Transparent blue is the myocardium and red is the endocardium. The endocardium starts out smooth and develops more folds and ridges as time passes.

Optical mapping (OM)

OM uses potentiometric fluorescent dyes and fast cameras to image cardiac conduction over large fields of view. Our group has combined OM with OP for electrophysiology studies of the embryonic heart; developed new algorithms to quantify conduction velocity in the developing heart; and built a high-speed light-sheet microscopy setup capable of volumetric OM of the early embryonic heart (see below).

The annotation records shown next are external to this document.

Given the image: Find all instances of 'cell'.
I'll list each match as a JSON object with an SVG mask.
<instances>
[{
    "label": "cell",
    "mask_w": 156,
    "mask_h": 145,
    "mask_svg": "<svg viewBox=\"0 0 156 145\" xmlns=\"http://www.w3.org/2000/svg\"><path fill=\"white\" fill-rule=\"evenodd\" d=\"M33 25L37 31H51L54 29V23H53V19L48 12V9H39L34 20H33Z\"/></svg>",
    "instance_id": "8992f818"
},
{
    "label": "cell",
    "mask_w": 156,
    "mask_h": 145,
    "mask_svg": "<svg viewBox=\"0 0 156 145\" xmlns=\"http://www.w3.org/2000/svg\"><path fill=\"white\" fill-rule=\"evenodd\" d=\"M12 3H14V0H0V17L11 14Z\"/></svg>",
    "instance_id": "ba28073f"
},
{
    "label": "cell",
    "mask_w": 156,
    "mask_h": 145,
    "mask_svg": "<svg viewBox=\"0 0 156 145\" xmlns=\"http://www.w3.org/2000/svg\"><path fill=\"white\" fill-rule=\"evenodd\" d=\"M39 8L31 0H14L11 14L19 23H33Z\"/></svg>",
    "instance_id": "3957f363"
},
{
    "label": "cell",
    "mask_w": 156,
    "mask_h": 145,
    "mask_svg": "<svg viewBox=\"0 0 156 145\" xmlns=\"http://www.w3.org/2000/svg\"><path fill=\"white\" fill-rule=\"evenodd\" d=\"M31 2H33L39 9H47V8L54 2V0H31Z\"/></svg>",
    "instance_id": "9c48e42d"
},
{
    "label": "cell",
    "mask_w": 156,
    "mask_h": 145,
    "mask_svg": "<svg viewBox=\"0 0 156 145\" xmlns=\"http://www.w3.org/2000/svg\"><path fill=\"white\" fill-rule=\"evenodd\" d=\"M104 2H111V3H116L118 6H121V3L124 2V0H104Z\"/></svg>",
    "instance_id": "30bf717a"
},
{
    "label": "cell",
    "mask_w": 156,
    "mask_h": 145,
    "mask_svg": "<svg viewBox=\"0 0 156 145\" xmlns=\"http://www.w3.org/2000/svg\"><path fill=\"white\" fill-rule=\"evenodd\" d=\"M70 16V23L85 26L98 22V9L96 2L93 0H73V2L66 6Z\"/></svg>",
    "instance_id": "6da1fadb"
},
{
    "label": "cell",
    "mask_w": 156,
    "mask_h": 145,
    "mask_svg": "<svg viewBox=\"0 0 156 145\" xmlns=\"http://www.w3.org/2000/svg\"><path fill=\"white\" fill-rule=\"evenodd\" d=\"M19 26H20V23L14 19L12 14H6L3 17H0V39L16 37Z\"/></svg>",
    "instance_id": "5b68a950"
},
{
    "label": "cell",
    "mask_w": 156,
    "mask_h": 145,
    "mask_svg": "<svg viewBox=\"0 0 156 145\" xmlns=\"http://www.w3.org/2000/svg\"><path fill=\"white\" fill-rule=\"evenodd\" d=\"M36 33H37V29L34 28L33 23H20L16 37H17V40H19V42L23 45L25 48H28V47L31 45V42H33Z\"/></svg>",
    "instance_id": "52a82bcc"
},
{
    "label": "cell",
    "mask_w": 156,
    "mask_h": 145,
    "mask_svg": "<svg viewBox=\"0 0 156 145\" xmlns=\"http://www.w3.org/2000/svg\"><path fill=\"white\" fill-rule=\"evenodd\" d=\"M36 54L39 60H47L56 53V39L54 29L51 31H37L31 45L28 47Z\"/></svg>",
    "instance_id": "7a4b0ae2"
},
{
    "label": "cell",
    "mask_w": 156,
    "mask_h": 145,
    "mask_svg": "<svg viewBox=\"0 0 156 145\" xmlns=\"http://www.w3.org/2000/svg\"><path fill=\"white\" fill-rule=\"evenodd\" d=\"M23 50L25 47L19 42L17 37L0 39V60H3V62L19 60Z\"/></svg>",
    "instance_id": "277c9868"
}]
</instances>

Movie 3| Volume rendering of 4D transmembrane potentials of a looping embryonic heart

Optical clearing

Optical clearing uses compounds to render tissue transparent and increase imaging depth. Optical clearing can be utilized with any optical imaging modality. We have employed optical clearing to increase imaging depth in OCT images and enable phenotyping of late-stage embryonic hearts. We are currently working a new optical clearing protocol that achieves high transparency, low tissue distortion, is easy to use, and cost effective.

Movie 4| Optical clearing of a heart.

The heart was stained with dapi which is seen every time the blue light is turned on. Otherwise the heart is completely transparent

Scatter labeled imaging of microvasculature in excised tissues (SLIME) – Coming Soon

Other applications

An infrared optical pacing system for screening cardiac electrophysiology in human cardiomyocytes

Optical pacing, optical mapping, and human cardiomyocytes are utilized to demonstrate a potential high-throughput system to screen out arrhythmogenic drugs.

Fig 7. System validation using Flecainide and Quinidine.

Activation time (top) and APD (bottom) contour maps measured at baseline (left) and after 0.3 μM Flecainide (right) in a single well of a 96-well plate. Mean local conduction velocity and APD for each map are shown below. Site of optical pacing is shown by red spot in activation contours. Flecainide decreased conduction velocity and increased APD. To the right are summary data for mean local conduction velocity (top) and APD (bottom) before (CNTL) and after Flecainide (n = 7, n = 6) and Quinidine (1.0 μM, n = 7).